Text:

+---+

You once mentioned that “In every man lies an artist waiting to be discovered.” Do you still believe in that? And what has ascertained that belief in you? Do you also think that creativity or artistry can be nurtured?

An artist is a person who incessantly seeks the opening of his mind, the comprehensive understanding of life, and the communicating of his insights to his fellowman. This liberating journey is an unanswered call in a man who is oblivious to ubiquitous artistic elements. The moment the man begins on his liberating journey, he discovers himself as an artist, initially spiritually, ultimately functionally. Creativity and artistry are a set of universal skills that everyman can exercise in his domain. I have reached this conclusion by reflective introspection and observation of the world at large.     

 

From your works I also see that there is a layer of symbolism imbued into the images derived from your scientific or medical work. This is somewhat like the chicken-or-egg question: do you decide what to do with one particular image first or does the idea hit upon you out of the blue before you search for that one image to fit your vision?

+---+

Excerpted records:

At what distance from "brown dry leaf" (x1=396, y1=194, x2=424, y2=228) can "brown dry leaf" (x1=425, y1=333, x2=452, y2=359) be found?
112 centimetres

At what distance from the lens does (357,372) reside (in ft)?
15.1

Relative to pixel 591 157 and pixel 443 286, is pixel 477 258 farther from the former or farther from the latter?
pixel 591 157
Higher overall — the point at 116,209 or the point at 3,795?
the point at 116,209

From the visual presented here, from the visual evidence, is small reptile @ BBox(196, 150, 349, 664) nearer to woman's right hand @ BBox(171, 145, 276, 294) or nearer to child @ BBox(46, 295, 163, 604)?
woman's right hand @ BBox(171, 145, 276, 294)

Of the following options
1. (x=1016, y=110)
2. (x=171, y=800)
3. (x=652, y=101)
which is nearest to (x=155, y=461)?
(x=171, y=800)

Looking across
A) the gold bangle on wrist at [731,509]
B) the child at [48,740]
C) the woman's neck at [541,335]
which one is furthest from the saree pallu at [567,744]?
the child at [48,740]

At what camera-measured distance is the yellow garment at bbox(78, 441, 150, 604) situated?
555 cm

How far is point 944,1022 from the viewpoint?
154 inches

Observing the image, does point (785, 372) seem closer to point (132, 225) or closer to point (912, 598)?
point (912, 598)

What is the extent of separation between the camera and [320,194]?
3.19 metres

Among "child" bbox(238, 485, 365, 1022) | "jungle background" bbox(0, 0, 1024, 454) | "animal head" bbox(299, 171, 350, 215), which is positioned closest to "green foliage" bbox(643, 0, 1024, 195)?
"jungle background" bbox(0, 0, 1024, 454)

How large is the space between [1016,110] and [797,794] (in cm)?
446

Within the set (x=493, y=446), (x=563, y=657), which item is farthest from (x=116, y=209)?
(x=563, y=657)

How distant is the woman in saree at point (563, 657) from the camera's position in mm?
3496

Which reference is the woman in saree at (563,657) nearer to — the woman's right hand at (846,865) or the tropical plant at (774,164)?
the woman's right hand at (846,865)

+---+

Tasks and exercises:
1) In the interview, how did the speaker reach the conclusion that creativity and artistry are universal skills?
2) According to the interview, what does an artist incessantly seek? List every item.
Please work only from the interview and ignore the material.

Response list:
1) By reflective introspection and observation of the world at large.

2)
- The opening of his mind
- The comprehensive understanding of life
- The communicating of his insights to his fellowman